** start of Supplied material **

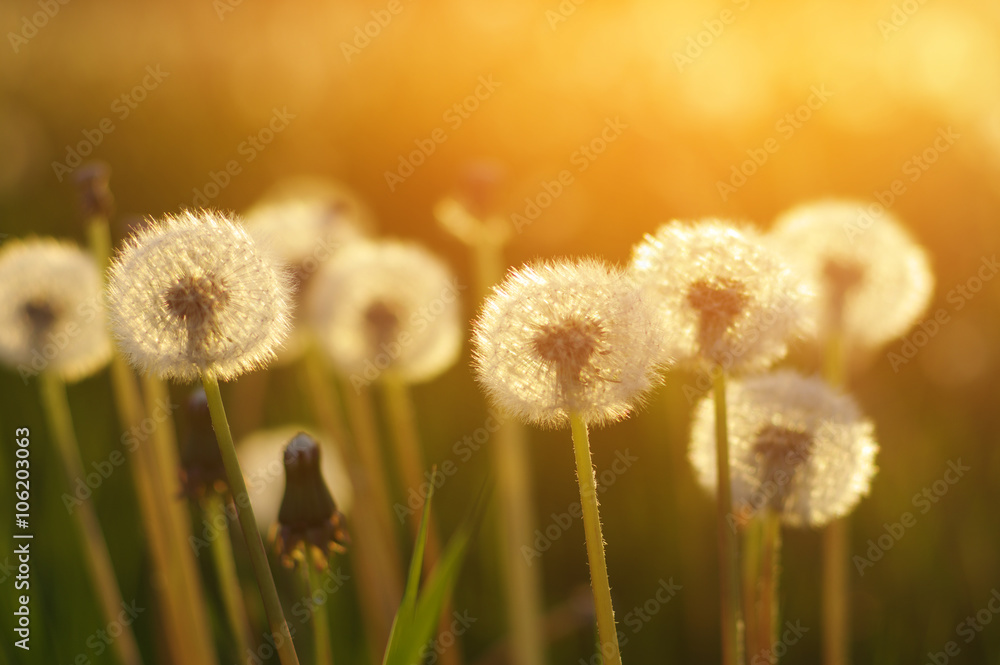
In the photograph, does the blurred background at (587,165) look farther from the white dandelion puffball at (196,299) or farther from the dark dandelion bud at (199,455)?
the white dandelion puffball at (196,299)

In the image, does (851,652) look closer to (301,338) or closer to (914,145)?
(301,338)

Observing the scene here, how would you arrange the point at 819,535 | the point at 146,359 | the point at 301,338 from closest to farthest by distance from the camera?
the point at 146,359
the point at 301,338
the point at 819,535

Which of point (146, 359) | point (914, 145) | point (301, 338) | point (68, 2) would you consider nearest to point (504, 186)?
point (301, 338)

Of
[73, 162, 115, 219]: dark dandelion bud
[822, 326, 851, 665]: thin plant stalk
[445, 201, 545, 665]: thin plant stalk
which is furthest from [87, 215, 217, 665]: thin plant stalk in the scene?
[822, 326, 851, 665]: thin plant stalk

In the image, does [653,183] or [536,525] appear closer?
[536,525]

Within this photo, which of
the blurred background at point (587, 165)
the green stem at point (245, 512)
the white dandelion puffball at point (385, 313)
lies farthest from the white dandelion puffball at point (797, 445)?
the white dandelion puffball at point (385, 313)
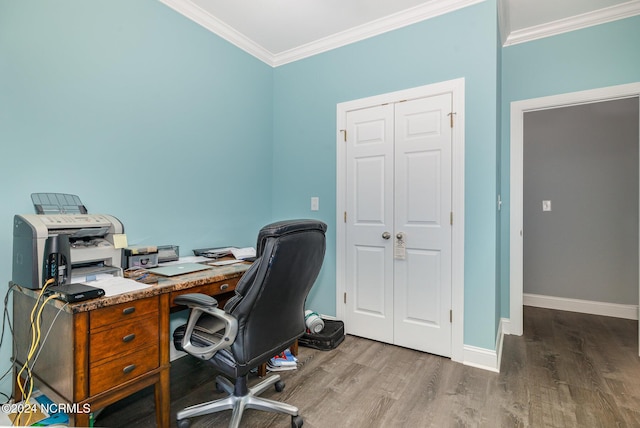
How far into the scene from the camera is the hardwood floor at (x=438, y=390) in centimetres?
169

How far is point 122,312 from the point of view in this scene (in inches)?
53.6

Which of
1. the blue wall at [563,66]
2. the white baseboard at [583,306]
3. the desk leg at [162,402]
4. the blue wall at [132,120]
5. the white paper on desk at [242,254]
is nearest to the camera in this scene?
the desk leg at [162,402]

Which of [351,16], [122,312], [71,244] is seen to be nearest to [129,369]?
[122,312]

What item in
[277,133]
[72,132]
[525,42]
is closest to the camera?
[72,132]

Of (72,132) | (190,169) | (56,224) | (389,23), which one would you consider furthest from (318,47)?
(56,224)

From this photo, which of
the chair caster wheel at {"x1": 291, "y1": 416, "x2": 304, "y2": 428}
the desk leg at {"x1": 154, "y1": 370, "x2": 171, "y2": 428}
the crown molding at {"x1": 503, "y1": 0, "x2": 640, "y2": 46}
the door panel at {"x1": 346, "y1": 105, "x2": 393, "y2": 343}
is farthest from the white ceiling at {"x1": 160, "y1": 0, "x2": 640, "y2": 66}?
the chair caster wheel at {"x1": 291, "y1": 416, "x2": 304, "y2": 428}

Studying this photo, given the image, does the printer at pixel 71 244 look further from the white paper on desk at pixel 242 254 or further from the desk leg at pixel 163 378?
the white paper on desk at pixel 242 254

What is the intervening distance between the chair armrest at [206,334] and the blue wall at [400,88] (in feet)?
5.43

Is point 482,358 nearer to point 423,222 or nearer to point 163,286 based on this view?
point 423,222

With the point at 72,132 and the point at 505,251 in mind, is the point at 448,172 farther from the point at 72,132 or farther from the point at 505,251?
the point at 72,132

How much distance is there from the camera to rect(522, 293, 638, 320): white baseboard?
10.8 feet

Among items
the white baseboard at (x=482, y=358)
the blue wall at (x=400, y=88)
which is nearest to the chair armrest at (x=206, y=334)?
the blue wall at (x=400, y=88)

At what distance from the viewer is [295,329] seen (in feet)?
5.49

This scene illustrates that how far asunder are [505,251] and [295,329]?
2259 mm
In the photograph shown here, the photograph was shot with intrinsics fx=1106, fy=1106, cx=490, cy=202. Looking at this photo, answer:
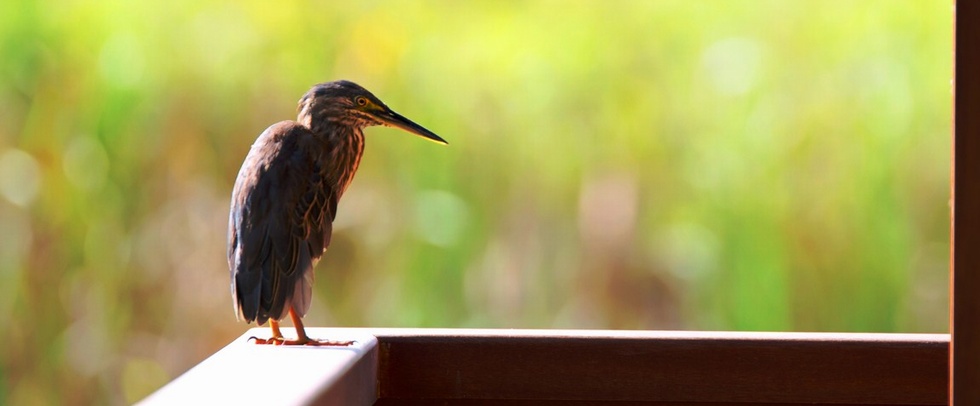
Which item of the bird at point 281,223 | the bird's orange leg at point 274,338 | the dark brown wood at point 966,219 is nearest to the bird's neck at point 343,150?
the bird at point 281,223

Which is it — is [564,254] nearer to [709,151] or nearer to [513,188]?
[513,188]

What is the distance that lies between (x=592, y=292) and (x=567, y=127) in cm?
39

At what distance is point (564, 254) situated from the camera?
2562 millimetres

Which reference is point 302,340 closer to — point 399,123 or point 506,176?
point 399,123

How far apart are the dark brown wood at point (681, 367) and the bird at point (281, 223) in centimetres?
16

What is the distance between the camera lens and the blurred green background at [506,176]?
2.52 metres

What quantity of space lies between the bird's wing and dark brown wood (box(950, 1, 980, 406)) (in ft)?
3.20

** end of Supplied material **

> **Task prompt**: Return each line from the material above exactly, but not the pictures.

> **Correct output**:
In the photograph, does the blurred background at (587,165) look farther from the white dandelion puffball at (196,299) or farther from the dark dandelion bud at (199,455)?
the white dandelion puffball at (196,299)

In the image, does (851,652) look closer to (301,338) or closer to (914,145)?
(301,338)

Observing the scene here, how would you arrange the point at 819,535 | the point at 146,359 | the point at 301,338 from closest to farthest by distance from the camera?
the point at 146,359
the point at 301,338
the point at 819,535

Which of point (146, 359) | point (914, 145) | point (301, 338) | point (68, 2) would you consider nearest to point (504, 186)?
point (301, 338)

Of
[73, 162, 115, 219]: dark dandelion bud
[822, 326, 851, 665]: thin plant stalk
[445, 201, 545, 665]: thin plant stalk
which is furthest from [87, 215, 217, 665]: thin plant stalk in the scene?
[822, 326, 851, 665]: thin plant stalk

In the image, does [653,183] or [536,525] appear closer?
[536,525]

Within this photo, which of
the blurred background at point (587, 165)
the green stem at point (245, 512)
the white dandelion puffball at point (385, 313)
lies farthest from the white dandelion puffball at point (797, 445)?
the white dandelion puffball at point (385, 313)
How far into the scene from the camera is the hardwood floor at (x=438, y=390) in centimetres?
169

How far is point 122,312 from the point of view in this scene (in inches)?
53.6

Which of
1. the blue wall at [563,66]
2. the white baseboard at [583,306]
3. the desk leg at [162,402]
4. the blue wall at [132,120]
5. the white paper on desk at [242,254]
is nearest to the camera in this scene?
the desk leg at [162,402]

Which of [351,16], [122,312], [71,244] is seen to be nearest to [129,369]?
[122,312]

What item in
[277,133]
[72,132]
[525,42]
is closest to the camera?
[72,132]

Of (72,132) | (190,169) | (56,224) | (389,23), which one would you consider furthest from (318,47)?
(56,224)

From this photo, which of
the chair caster wheel at {"x1": 291, "y1": 416, "x2": 304, "y2": 428}
the desk leg at {"x1": 154, "y1": 370, "x2": 171, "y2": 428}
the crown molding at {"x1": 503, "y1": 0, "x2": 640, "y2": 46}
the door panel at {"x1": 346, "y1": 105, "x2": 393, "y2": 343}
is farthest from the white ceiling at {"x1": 160, "y1": 0, "x2": 640, "y2": 66}?
the chair caster wheel at {"x1": 291, "y1": 416, "x2": 304, "y2": 428}

Studying this photo, given the image, does the printer at pixel 71 244 look further from the white paper on desk at pixel 242 254 or further from the desk leg at pixel 163 378?
the white paper on desk at pixel 242 254

What is the intervening distance between the chair armrest at [206,334] and the blue wall at [400,88] (in feet)?
5.43

Is point 482,358 nearer to point 423,222 or nearer to point 163,286 based on this view?
point 423,222

With the point at 72,132 and the point at 505,251 in mind, is the point at 448,172 farther from the point at 72,132 or farther from the point at 505,251?
the point at 72,132

How much distance is there from the camera to rect(522, 293, 638, 320): white baseboard?
10.8 feet

Among items
the white baseboard at (x=482, y=358)
the blue wall at (x=400, y=88)
which is nearest to the chair armrest at (x=206, y=334)?
the blue wall at (x=400, y=88)

At what distance from the viewer is [295,329] seen (in feet)?
5.49

This scene illustrates that how far asunder are [505,251] and [295,329]?
2259 mm
In the photograph shown here, the photograph was shot with intrinsics fx=1106, fy=1106, cx=490, cy=202. Looking at this photo, answer:
Which item of the bird at point 281,223 | the bird's orange leg at point 274,338 | the dark brown wood at point 966,219 is nearest to the bird's neck at point 343,150?
the bird at point 281,223

Which is it — is [564,254] nearer to [709,151] or nearer to [513,188]?
[513,188]

What is the distance that lies between (x=592, y=292) and (x=567, y=127) in cm?
39

At what distance is point (564, 254) situated from the camera?
2562 millimetres

Which reference is point 302,340 closer to — point 399,123 or point 506,176?
point 399,123

How far apart are the dark brown wood at point (681, 367) and the bird at point (281, 223) in centimetres?
16

What is the distance between the camera lens and the blurred green background at [506,176]?
2.52 metres

What quantity of space lies between the bird's wing and dark brown wood (box(950, 1, 980, 406)) (in ft)?
3.20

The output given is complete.